In Hypnobirthing we talk about how the language that we use makes a big impact to our mental state. How it can be useful to reframe words in a more positive way, for example, using the term 'surge' instead of 'contraction'.


Lately in the birth world there has been a lot of discussion about language, what language we should be using (or not) to refer to various groups of people, namely the LGBTQ+ community. There’s been some confusion where people thought the terms 'woman' and 'breastfeeding' were deemed no longer acceptable - actually the LGBTQ+ community just want additional terms to be used, such as 'birthing person/birther' and 'chestfeeding', as not everyone who births identifies as being a woman or thinks of themselves as having breasts. Considering the Oxford English dictionary changes over time and new words and phrases get added, I personally feel there is space to include extra language to ensure that everyone feels included. One argument against this is that it erases all that women have fought for in terms of equality. I disagree wholeheartedly with this. Louder for those at the back, we're not getting rid of the term 'woman' or 'breastfeeding'! We’re just using new language in addition. You may think this is a trivial thing, but not acknowledging that people other than women give birth is damaging. What does their maternity care look like if their viewpoint is not taken into consideration?


I consider myself to be an ally to the LGBTQ+ community. I have LGBTQ+ friends who have raised families, and hate to think that the care they received would be any different to my own or anyone else, based purely on their gender or sexual orientation. We know this to be the case however here in the UK, from not having an adequate box on various forms (i.e. not just male or female - other countries such as Canada are now including a third box to denote neither male or female) to being denied access to IVF treatment on the NHS in England unless you have undergone 6 rounds of private treatment (compared with 2 for a heterosexual couple). Shockingly, across all Health services 'One in four LGBT people (23%) have witnessed discriminatory or negative remarks against LGBT people by healthcare staff' and 'One in seven LGBT people (14%) have avoided treatment for fear of discrimination because they are LGBT' *1


And in case you were thinking this only affects a small proportion of the population who want to start a family, consider these statistics:


'Half of 18 - 24 year olds do not identify as completely heterosexual' - Kinsey report from YouGov poll 2018


'77% of LGBTQ+ "Millennials" (then aged 18-35) are either already parents or considering having children' - LGBTQ Family building survey 2019



More and more people are 'coming out' and rightly living their lives as their true selves. Right now, LGBTQ+ folk are accessing maternity services up and down the country, wondering if their care providers will understand them and support them on their journeys to becoming parents.
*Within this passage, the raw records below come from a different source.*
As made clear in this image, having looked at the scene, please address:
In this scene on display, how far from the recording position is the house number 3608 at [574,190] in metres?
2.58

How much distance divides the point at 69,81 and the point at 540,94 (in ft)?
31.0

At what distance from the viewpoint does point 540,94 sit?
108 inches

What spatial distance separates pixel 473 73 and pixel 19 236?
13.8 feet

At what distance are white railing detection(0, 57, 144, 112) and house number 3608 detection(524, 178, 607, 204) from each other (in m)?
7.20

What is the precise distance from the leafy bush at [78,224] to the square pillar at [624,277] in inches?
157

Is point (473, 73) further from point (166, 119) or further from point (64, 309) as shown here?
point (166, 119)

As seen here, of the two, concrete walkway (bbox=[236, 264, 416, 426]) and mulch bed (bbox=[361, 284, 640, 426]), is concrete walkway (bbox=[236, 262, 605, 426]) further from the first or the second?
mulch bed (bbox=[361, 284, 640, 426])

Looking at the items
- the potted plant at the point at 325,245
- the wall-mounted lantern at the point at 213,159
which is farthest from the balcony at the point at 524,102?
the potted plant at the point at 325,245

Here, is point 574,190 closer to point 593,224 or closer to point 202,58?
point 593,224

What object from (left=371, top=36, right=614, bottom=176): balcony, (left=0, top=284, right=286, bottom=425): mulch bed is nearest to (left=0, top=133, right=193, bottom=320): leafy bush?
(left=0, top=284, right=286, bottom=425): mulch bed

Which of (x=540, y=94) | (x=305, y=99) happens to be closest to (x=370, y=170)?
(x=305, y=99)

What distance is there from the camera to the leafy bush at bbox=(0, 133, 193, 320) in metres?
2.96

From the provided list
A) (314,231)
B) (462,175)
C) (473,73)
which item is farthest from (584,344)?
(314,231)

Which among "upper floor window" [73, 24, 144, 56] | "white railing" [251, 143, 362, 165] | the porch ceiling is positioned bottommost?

Where it gets complicated is the argument that to give birth, you implicitly have 'female' physiology (a uterus, a vagina etc) - irrespective of how you identify yourself. The issue with this is that the term 'female' is so synonymous with being a woman, and the LGBTQ+ community refer to the sex being 'assigned at birth' (assigned by a health professional based on a number of factors outlined below. An LGBTQ+ person may not identify with being female themselves, despite appearances).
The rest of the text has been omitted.